Exercise 1 –
Using the excerpt on election petitions below, decide whether each statement agrees with it. Answer yes or no for each, and quote the words of the excerpt that decide it.
(a) A candidate who is not already a respondent may apply to the High Court to be joined as a respondent within fourteen days from the date the trial begins.
(b) Under Section 82, a candidate accused of a corrupt practice in the petition must be joined only if that candidate is a returned candidate.
(c) The excerpt concludes that the Representation of People Act, 1951 provides for impleading authorities other than candidates.

Excerpted text –
-- start --

In normal circumstances, the provision of Order-I Rule 10(2) of the Code of Civil Procedure, 1908 will be applicable in election trial also unless there are other provisions under the Representation of People Act, 1951, providing to the contrary. Therefore, it will be necessary to examine if there are provisions in the Representation of People Act, 1951 which deal with array of parties. In this regard, we may refer to Sections 82 and 86(4) of the Representation of People Act, 1951, which deal with the same, which are reproduced hereinbelow for better appreciation. “82. Parties of the petition.-- A petitioner shall join as respondents to his petition -- (a) where the petitioner, in addition to claiming declaration that the election of all or any of the returned candidates is void, claims a further declaration that he himself or any other candidate has been duly elected, all the contesting candidates other than the petitioner, and where no such further declaration is claimed, all the returned candidates; and (b) any other candidate against whom allegations of any corrupt practice are made in the petition.” 86. Trial of election petitions.-- (1) ...... (2) ...... (3) ...... (4) Any candidate not already a respondent shall, upon application made by him to the High Court within fourteen days from the date of commencement of the trial and subject to any order as to security for costs which may be made by the High Court, be entitled to be joined as a respondent.” Thus, under Section 82 of the Representation of People Act, 1951, a petitioner shall join as respondents all the contesting candidates, where the petitioner in addition to claiming declaration that election of all or any of the returned candidates is void and claims a further declaration that he himself or any other candidate has been duly elected, and implead all the returned candidates other than the petitioner as respondents where no such further declaration is claimed. Section 82 further provides that any other candidate against whom allegations of any corrupt practice are made in the petition shall be joined as respondent. Therefore, reading of Section 82 would show that the Representation of People Act, 1951 contemplates joining of respondent of only contesting candidates or returned candidate as the case may be, and it does not provide for impleadment of any other person or authority.

-- end --

Data provided –

-- start --

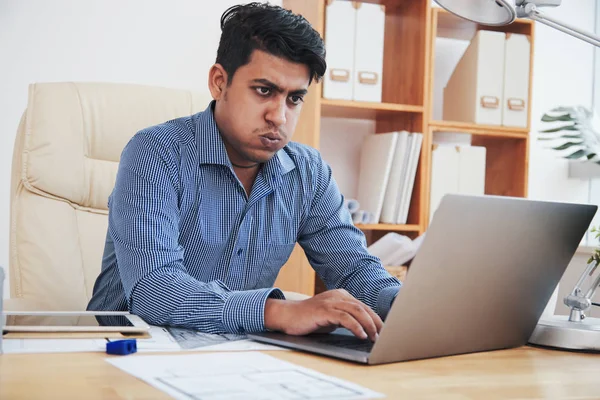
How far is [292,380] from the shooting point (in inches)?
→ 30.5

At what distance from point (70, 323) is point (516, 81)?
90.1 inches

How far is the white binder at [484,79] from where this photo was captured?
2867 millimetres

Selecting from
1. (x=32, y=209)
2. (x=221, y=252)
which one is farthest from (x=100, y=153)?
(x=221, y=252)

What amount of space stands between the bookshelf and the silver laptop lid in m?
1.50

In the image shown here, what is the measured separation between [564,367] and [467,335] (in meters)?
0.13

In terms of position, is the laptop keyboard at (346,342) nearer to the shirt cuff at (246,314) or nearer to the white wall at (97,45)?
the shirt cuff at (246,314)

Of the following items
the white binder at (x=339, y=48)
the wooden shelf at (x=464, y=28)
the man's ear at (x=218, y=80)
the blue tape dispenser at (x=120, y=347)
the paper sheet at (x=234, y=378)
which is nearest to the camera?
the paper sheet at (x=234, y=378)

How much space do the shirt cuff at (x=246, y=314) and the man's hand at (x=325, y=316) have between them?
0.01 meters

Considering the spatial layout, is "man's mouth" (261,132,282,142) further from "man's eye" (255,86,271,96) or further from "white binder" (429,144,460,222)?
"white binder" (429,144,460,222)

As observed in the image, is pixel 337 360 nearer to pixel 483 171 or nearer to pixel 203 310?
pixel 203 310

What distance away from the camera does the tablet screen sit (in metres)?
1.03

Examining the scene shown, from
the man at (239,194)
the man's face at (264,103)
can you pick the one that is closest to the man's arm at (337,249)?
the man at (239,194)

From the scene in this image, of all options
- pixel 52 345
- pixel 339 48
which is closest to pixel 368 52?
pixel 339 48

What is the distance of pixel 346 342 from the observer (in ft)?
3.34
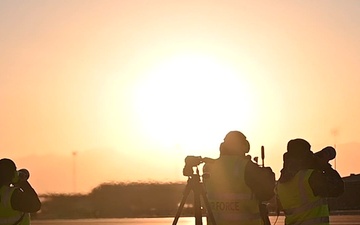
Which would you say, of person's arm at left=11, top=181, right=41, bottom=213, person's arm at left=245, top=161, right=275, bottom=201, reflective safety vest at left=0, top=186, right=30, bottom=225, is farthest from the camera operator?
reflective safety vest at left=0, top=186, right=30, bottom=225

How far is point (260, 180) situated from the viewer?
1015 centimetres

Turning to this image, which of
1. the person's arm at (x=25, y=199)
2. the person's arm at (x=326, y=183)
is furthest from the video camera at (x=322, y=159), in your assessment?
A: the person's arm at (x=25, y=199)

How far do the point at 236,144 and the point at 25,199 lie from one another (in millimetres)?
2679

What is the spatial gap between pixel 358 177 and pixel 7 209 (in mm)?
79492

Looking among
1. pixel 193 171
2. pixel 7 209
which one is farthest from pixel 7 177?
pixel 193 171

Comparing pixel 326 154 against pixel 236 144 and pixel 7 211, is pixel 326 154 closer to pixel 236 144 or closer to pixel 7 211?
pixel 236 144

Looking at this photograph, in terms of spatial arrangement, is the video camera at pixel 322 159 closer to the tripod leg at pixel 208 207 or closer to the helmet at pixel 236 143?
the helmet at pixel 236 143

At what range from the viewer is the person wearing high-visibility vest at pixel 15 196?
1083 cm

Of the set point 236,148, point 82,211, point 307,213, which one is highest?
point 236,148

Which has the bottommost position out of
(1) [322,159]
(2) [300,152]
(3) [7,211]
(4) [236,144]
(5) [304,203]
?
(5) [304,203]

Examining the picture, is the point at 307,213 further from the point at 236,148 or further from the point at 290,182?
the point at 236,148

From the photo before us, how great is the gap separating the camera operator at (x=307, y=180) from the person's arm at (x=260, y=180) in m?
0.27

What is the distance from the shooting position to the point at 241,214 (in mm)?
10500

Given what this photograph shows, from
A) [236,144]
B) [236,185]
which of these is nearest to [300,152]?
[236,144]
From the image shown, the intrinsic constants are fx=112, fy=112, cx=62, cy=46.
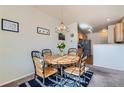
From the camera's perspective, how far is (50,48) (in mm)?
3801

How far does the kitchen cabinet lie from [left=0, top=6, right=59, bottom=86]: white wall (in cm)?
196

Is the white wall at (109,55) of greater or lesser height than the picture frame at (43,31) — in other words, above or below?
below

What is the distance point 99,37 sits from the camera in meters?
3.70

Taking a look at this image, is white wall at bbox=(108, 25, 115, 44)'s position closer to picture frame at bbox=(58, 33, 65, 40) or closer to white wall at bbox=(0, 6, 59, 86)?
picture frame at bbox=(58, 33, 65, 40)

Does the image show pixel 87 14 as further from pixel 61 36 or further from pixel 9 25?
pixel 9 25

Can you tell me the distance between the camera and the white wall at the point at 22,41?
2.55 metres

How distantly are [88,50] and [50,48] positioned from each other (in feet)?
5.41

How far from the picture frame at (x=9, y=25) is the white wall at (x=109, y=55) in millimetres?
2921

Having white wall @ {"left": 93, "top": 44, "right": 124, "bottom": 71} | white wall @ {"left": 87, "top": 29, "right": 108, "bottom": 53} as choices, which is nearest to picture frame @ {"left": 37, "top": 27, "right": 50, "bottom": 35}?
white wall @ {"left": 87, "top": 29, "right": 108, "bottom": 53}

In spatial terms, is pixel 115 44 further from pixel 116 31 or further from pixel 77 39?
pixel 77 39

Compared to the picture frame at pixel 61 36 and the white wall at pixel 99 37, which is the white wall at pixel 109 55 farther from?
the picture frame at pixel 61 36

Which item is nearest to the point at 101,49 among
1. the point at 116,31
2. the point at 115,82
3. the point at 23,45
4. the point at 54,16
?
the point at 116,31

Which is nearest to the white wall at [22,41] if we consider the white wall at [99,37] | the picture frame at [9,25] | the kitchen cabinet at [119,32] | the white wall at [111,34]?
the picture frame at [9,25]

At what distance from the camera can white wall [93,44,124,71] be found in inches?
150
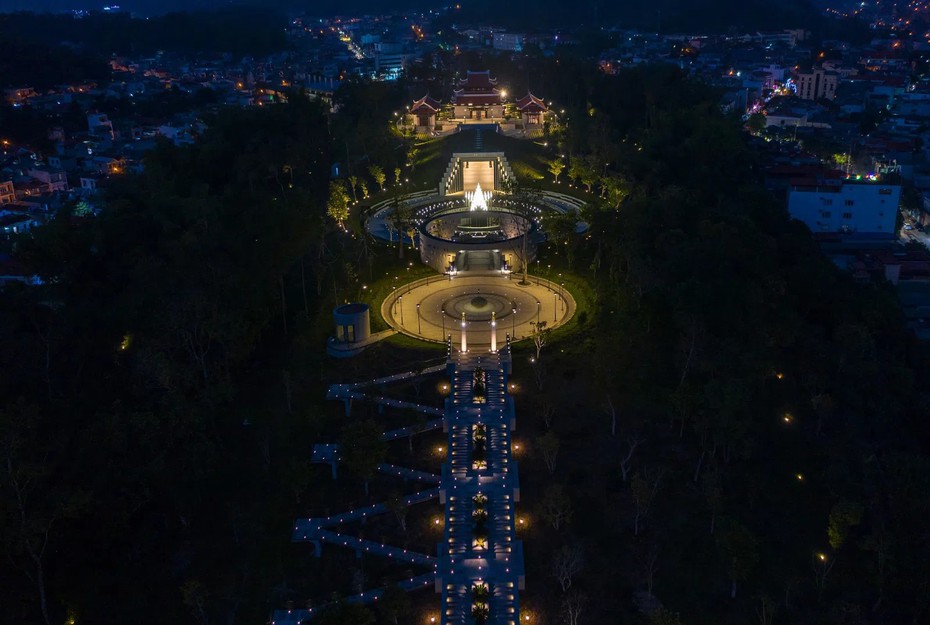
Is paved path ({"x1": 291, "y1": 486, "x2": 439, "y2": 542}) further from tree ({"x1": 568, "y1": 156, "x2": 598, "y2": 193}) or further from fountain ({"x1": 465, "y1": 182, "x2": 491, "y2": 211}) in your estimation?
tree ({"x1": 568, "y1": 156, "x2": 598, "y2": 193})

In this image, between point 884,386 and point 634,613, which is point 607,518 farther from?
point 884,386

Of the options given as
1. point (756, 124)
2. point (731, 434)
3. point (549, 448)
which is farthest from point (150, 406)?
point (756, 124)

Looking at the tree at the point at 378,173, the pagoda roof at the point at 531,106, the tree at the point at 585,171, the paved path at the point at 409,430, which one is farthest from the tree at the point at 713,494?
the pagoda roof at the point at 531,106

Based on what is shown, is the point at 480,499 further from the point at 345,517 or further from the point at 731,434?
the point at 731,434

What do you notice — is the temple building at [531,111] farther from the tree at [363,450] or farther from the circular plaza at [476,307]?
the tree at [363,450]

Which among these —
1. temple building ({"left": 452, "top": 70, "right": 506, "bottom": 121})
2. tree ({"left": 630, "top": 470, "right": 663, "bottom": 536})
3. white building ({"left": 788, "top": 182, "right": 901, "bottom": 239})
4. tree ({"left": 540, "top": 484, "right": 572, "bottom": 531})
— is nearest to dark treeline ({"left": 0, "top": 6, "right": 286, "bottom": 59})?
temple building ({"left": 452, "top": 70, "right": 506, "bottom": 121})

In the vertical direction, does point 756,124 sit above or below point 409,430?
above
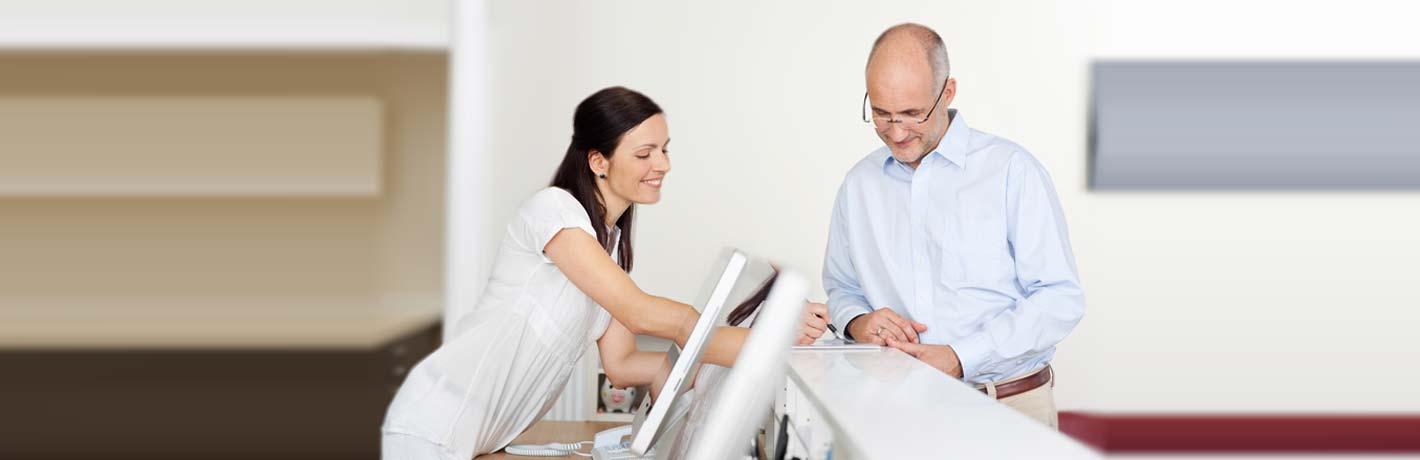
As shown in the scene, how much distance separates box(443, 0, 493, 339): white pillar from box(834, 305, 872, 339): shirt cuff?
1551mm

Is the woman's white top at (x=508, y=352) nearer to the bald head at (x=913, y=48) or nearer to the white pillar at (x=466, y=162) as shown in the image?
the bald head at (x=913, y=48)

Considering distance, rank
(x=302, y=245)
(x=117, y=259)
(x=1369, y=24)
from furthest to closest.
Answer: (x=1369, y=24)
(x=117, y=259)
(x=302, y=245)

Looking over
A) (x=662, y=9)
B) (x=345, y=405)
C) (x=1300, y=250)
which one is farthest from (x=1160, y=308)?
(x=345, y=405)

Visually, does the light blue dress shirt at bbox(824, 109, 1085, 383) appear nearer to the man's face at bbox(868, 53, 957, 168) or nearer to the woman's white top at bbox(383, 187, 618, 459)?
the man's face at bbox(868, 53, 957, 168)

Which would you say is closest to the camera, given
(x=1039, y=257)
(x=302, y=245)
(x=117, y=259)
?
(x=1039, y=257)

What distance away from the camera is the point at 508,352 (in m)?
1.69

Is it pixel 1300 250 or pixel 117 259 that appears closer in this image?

-- end --

Exercise 2 –
Report every line of the records above that contains the string "cabinet".

Exercise answer 1 –
(a) Yes: "Any candidate not already a respondent shall, upon application made by him to the High Court within fourteen days from the date of commencement of the trial and subject to any order as to security for costs which may be made by the High Court, be entitled to be joined as a respondent."
(b) No: "(b) any other candidate against whom allegations of any corrupt practice are made in the petition."
(c) No: "it does not provide for impleadment of any other person or authority."

Exercise answer 2 –
How far does the kitchen cabinet lie from [left=0, top=6, right=59, bottom=86]: white wall (in cm)?
Which is nearest to the white wall at [22,41] if we consider the white wall at [99,37] | the picture frame at [9,25] | the kitchen cabinet at [119,32] | the white wall at [111,34]?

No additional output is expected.